CVSS is short for Common Vulnerability Scoring System and is according to Wikipedia a technical standard for assessing the severity of vulnerabilities in computing systems. Typically you use an online CVSS calculator, click a few checkboxes and radio buttons and then you magically get a number from 0 to 10. There are also different versions … Continue reading CVSS is dead to us →
While I understand the author’s frustration, I fear this is an example of letting perfect be the enemy of good. Yes, CVSS scores are flawed, but the solution offered by the author is completely unworkable and is pretty much the reason CVSS exists:
Organizations have a lot of software and that software is going to have vulnerabilities found from time to time. While the perfect solution will always be “fix all the things”, most organizations will not have the time and budget to make all of that happen instantly. Changes need to be tested, staged and rolled out in a controlled manner, lest and buggy update bring things down. The end result is that organizations need a way to assign priority based on risk. If every software supplier is handing out severity, based on some internal metric, how does an organization compare them? The short answer is, they can’t. Much as the author points out, the only people who know the software internals well enough to really do that is to authors themselves. But, when the author’s project puts out a “medium” how does that compare to another project’s “medium”. Or, if some project puts out a “4”, do we prioritize the “medium” the “medium” or the “4”? After a certain point, there will simply be too many different products using wildly different criteria for IT organizations to keep up.
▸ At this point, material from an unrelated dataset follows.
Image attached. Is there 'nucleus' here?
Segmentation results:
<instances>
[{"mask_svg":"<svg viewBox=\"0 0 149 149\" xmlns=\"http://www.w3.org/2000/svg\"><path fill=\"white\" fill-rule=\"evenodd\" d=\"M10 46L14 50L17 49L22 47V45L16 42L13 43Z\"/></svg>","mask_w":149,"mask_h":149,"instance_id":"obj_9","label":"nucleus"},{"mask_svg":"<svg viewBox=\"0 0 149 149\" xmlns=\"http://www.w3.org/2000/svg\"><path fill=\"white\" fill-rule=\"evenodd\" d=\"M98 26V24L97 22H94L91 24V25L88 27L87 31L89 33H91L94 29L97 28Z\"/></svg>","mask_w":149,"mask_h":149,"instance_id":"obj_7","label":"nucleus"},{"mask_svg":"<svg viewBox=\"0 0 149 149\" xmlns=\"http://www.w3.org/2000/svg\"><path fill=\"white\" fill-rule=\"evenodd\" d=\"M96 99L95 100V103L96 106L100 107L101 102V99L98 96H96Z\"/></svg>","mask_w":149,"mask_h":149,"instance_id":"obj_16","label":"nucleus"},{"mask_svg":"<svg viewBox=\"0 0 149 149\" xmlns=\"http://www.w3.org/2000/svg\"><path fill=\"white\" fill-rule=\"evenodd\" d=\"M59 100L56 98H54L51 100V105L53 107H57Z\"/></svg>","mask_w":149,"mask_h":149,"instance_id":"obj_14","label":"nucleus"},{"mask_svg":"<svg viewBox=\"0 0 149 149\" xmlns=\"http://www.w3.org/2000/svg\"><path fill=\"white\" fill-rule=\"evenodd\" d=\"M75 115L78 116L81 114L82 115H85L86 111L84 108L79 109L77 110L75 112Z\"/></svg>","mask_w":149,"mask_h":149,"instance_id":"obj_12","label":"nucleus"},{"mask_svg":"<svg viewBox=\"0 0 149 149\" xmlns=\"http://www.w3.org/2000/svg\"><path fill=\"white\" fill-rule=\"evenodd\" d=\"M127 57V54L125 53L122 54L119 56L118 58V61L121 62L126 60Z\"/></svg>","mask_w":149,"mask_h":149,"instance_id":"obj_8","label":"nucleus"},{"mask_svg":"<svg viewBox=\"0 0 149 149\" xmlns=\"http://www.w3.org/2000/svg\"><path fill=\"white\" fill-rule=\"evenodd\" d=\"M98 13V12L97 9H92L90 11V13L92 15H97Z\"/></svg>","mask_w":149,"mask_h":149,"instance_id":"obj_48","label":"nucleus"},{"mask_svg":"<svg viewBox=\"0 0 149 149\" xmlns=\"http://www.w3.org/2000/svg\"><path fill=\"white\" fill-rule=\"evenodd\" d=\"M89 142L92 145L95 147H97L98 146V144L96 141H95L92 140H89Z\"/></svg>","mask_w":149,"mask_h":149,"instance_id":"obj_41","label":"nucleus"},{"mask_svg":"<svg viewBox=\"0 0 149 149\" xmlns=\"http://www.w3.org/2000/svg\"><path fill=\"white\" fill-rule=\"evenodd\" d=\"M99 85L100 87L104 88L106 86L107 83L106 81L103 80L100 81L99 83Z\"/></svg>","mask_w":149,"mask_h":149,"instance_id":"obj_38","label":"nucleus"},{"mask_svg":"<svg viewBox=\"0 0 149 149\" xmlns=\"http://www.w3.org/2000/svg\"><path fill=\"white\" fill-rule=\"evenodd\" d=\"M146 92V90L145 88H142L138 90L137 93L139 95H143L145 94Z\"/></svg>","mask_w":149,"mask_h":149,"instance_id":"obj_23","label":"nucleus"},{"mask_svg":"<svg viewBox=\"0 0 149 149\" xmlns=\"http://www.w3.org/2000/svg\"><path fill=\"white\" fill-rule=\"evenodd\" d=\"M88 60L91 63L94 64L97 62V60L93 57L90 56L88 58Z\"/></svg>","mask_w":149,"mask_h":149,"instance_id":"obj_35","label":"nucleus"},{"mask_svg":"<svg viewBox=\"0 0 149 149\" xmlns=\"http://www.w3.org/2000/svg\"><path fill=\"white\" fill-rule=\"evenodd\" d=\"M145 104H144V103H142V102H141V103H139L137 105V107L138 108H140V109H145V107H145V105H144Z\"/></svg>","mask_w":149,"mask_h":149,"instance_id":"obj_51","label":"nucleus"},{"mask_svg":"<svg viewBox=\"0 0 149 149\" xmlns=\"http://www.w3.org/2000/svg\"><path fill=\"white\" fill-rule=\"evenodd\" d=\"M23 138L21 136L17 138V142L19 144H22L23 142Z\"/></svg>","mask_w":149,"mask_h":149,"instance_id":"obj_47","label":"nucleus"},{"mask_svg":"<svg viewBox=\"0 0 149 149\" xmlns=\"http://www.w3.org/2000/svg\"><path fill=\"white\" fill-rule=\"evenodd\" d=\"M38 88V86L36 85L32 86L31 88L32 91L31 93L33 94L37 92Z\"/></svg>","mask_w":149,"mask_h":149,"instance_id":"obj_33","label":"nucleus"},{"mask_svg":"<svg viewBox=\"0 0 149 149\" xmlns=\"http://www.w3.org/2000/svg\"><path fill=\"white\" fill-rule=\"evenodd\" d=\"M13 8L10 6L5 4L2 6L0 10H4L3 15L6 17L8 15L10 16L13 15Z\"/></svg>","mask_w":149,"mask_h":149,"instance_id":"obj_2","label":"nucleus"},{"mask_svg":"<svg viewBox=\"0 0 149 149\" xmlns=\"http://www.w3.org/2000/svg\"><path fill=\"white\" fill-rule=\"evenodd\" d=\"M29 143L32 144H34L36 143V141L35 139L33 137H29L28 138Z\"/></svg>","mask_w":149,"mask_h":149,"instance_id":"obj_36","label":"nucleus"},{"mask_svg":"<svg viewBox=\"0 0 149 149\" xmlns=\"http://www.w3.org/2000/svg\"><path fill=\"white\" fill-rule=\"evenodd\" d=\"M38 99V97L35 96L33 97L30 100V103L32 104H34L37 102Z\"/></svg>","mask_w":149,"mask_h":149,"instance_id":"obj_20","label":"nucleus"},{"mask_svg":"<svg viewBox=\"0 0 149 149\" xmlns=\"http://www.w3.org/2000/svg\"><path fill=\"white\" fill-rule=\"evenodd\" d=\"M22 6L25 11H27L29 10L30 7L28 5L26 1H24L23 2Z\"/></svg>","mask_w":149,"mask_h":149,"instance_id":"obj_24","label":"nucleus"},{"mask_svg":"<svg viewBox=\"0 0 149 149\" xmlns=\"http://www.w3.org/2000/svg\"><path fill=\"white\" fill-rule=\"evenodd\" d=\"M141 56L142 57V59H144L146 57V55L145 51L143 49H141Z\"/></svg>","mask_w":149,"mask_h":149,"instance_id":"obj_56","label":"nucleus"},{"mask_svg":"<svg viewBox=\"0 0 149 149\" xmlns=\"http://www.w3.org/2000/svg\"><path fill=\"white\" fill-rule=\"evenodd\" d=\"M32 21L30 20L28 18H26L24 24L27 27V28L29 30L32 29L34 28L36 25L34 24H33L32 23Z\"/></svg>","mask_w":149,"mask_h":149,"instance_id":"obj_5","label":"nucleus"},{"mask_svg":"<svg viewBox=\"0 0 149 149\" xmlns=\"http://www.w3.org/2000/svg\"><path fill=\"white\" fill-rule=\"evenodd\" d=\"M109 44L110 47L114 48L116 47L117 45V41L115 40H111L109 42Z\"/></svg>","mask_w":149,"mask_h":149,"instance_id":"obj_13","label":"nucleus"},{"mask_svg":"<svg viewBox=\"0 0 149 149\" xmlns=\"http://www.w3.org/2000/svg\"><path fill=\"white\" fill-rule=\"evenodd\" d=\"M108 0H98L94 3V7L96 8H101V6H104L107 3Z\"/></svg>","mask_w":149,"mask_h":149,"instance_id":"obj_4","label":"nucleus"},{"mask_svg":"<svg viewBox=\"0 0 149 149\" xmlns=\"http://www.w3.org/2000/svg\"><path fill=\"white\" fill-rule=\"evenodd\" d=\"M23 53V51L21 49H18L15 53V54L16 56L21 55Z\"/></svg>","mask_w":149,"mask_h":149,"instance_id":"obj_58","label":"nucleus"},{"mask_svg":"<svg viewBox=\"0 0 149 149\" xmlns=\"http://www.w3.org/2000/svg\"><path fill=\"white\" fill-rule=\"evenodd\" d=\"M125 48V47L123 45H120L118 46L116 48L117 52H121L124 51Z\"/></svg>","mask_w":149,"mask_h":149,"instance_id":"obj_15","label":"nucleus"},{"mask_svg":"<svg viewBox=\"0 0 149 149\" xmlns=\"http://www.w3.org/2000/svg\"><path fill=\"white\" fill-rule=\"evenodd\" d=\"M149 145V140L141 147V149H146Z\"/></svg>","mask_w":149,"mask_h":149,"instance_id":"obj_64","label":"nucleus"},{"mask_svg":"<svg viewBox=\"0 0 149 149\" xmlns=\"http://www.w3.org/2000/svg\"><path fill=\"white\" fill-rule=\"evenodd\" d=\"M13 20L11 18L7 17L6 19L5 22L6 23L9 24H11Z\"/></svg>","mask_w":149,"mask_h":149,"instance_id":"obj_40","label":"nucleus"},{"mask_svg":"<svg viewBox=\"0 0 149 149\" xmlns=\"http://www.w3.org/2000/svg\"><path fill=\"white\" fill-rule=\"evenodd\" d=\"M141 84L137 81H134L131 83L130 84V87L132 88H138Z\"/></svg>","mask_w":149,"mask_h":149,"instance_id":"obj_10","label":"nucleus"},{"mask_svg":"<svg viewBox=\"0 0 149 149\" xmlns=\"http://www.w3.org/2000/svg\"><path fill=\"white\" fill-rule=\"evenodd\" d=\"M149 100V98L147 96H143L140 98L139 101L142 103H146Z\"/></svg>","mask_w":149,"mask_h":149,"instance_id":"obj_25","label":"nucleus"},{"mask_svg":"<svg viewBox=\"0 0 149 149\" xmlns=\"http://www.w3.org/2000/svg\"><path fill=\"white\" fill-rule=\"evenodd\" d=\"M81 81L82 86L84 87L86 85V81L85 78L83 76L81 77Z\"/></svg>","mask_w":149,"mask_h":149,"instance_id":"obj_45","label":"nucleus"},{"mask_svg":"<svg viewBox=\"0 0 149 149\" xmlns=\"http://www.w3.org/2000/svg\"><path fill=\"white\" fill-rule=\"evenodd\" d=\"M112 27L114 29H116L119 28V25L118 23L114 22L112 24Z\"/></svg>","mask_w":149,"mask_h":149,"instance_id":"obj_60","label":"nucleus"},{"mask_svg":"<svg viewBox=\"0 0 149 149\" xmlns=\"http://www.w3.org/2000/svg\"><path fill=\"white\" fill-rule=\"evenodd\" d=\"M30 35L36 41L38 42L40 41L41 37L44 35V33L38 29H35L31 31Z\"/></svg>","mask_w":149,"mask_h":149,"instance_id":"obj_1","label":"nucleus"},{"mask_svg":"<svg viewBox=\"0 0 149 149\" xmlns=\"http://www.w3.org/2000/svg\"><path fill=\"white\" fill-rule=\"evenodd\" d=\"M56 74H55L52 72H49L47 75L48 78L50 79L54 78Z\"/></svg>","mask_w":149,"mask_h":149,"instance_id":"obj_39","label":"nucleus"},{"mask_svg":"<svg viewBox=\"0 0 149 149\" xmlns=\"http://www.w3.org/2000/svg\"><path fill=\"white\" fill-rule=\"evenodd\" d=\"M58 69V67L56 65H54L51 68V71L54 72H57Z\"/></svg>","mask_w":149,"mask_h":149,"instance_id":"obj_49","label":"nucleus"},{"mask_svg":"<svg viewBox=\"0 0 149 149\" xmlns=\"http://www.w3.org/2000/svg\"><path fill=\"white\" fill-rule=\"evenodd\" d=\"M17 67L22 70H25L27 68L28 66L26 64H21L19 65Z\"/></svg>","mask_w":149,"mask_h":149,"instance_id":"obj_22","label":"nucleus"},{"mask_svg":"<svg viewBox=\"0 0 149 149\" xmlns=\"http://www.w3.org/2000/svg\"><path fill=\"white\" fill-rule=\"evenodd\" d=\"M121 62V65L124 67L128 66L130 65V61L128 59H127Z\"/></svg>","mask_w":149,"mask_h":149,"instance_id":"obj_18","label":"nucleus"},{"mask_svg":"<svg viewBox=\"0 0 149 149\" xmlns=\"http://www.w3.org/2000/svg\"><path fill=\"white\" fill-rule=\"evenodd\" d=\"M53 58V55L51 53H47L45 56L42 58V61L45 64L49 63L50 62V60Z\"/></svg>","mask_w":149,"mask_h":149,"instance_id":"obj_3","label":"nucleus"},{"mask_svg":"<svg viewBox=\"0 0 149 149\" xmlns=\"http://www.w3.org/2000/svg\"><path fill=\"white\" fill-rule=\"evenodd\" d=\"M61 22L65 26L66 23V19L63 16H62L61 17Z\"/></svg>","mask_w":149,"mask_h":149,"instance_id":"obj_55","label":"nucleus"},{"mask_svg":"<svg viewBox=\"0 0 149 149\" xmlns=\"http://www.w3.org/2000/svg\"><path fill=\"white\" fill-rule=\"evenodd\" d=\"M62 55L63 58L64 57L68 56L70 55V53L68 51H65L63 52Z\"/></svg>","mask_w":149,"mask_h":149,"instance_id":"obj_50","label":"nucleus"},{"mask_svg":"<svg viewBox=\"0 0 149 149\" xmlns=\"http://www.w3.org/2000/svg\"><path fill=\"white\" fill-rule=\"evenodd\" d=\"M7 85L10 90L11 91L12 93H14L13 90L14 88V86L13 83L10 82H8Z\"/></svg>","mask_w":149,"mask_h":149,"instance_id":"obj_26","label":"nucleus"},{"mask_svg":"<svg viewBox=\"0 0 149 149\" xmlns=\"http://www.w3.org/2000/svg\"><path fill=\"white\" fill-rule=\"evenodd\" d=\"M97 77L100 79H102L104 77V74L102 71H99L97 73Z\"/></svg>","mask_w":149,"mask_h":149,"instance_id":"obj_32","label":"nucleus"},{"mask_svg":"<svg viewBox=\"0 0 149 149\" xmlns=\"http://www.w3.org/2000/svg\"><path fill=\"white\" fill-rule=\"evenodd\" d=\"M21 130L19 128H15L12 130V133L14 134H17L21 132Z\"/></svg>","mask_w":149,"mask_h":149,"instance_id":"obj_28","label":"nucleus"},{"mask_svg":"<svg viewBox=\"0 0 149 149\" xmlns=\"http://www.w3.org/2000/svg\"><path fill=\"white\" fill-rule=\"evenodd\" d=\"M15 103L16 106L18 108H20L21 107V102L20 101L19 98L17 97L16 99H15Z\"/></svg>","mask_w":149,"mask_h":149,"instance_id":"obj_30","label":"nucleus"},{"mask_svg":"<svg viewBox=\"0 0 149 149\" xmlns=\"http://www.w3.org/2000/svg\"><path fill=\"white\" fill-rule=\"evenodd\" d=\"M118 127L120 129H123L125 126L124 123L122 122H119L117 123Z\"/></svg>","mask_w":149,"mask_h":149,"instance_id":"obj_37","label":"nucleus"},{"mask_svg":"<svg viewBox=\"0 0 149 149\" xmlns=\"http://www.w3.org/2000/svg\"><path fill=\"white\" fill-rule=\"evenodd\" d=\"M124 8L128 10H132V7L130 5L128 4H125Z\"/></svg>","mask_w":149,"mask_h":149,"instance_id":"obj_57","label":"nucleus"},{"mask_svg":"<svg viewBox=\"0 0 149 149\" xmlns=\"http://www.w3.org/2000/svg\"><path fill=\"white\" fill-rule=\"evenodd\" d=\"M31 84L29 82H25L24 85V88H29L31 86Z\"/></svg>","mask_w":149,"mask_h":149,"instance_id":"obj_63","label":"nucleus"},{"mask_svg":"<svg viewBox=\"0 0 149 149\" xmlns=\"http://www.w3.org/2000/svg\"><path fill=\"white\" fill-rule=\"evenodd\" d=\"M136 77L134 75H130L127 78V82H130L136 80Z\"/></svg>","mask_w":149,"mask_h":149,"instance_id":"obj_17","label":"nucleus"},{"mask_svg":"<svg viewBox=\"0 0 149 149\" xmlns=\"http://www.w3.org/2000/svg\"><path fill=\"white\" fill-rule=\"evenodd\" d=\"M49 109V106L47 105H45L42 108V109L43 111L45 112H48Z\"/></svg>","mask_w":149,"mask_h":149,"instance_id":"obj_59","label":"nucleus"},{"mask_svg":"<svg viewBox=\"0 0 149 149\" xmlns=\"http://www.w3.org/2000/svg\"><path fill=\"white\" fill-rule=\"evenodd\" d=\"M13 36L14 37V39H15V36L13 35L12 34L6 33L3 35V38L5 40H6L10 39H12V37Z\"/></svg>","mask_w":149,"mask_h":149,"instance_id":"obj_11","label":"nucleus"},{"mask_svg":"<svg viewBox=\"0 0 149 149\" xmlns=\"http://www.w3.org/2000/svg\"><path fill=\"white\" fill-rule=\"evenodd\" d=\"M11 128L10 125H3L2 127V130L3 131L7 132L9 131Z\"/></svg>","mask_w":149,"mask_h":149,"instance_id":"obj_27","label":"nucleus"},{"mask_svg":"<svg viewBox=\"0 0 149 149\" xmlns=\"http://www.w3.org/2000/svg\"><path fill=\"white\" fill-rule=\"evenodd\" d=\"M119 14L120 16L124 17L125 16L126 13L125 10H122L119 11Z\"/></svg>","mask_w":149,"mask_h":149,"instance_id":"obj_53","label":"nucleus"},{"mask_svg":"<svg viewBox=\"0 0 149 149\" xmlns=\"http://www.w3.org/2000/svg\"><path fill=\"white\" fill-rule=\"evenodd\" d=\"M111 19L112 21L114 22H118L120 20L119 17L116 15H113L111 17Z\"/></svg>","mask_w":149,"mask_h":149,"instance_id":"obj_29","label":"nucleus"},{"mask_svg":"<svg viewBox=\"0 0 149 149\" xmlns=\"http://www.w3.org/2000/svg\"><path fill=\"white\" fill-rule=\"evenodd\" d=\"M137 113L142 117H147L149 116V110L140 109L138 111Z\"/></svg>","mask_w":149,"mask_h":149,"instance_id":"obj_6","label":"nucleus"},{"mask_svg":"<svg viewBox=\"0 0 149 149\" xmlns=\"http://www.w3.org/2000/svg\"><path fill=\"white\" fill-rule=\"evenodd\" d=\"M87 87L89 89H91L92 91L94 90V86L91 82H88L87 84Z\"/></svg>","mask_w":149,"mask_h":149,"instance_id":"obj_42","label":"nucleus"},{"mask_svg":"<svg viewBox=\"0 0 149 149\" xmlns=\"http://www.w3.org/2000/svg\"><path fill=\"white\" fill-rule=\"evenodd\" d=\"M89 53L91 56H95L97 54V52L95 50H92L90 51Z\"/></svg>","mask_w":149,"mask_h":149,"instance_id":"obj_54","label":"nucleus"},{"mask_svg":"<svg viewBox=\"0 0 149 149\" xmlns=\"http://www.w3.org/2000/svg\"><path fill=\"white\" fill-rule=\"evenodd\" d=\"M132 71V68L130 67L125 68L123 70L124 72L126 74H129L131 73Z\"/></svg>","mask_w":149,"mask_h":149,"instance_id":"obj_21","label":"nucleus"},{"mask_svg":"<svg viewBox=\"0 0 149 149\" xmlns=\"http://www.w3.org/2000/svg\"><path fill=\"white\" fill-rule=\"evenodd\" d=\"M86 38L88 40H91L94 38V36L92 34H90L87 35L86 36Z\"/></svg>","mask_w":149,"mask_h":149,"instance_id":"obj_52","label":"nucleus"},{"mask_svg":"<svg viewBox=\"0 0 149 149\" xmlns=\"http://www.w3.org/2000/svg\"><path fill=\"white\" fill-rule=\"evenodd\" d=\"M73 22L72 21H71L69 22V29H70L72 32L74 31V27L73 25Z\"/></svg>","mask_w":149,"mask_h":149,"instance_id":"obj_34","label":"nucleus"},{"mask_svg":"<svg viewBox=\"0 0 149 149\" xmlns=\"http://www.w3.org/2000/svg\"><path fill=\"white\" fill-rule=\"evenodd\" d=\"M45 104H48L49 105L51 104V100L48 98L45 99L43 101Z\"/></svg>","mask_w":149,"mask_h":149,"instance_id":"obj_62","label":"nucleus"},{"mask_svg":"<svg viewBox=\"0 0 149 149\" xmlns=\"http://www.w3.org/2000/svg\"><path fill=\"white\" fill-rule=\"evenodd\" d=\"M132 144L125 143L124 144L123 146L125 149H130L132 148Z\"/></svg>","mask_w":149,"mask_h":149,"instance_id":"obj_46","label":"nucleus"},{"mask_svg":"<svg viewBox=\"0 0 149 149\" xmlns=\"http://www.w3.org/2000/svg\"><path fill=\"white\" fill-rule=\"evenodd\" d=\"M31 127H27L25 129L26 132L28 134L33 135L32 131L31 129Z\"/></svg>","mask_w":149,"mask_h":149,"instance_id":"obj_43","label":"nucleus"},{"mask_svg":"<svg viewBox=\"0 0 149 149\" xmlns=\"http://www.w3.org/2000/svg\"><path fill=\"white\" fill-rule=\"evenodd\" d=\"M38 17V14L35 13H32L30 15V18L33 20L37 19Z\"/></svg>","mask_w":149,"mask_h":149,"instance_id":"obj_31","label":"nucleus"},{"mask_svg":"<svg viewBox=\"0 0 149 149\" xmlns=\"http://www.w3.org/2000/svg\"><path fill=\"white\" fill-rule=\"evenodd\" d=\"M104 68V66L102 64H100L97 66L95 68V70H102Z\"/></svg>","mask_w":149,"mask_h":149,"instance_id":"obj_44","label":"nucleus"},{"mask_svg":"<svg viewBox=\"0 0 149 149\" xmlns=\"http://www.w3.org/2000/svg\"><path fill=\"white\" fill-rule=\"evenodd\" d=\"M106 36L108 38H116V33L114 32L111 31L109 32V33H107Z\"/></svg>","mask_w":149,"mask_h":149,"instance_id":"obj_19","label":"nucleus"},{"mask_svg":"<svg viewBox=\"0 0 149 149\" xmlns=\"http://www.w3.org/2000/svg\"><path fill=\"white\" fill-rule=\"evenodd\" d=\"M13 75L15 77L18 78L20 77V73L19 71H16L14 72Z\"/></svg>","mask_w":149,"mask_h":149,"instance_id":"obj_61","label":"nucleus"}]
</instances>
And then there is the issue of reputational scoring. What happens when a company decides they would rather downplay the severity of a vulnerability and so publish it as a “green” when maybe is should have come in at a much higher level? For all its flaws, the CVSS score provides something for organizations to look at and make a decision on.
I think the author’s response to CISA’s activities is also telling. I want to highlight a couple things, specifically around that:
The author is already doing the work to examine and classify vulnerabilities. However, instead of accepting a flawed system as part of a larger community, they have opted out and tried to be a special snowflake. That the author “took time of my Sunday afternoon with my family…” is his own damn fault. If the author had taken the time, up front, to fill in something in the CVSS score, there would not have been a gap for CISA to fill. And yes, the number could be wildly inaccurate. No system is perfect. But, give some indication to the wider community of the relative severity of the vulnerability, in the system they are using. No one gives a damn about the “but akshuly” prevaricating. We use automated tools to find and prioritize vulnerabilities in our environments, because we have neither the time nor the resources to go our and read up on every vulnerability as thoroughly as we would like. Maybe the author wants to make a new tool for us which goes out to every vendor’s site, reads the vulnerability rankings is whatever format the vendor is using today and then gives relative rankings for all those various versions of scoring. Though, I’m pretty sure that the tool would eventually boil down to the CVSS system, except the way he thinks things should be scored. And it would be wildly inaccurate for some use cases. And we’d be right back here with some other special snowflake “but akshulying” his way out of the system they have setup perfect to be the enemy of good.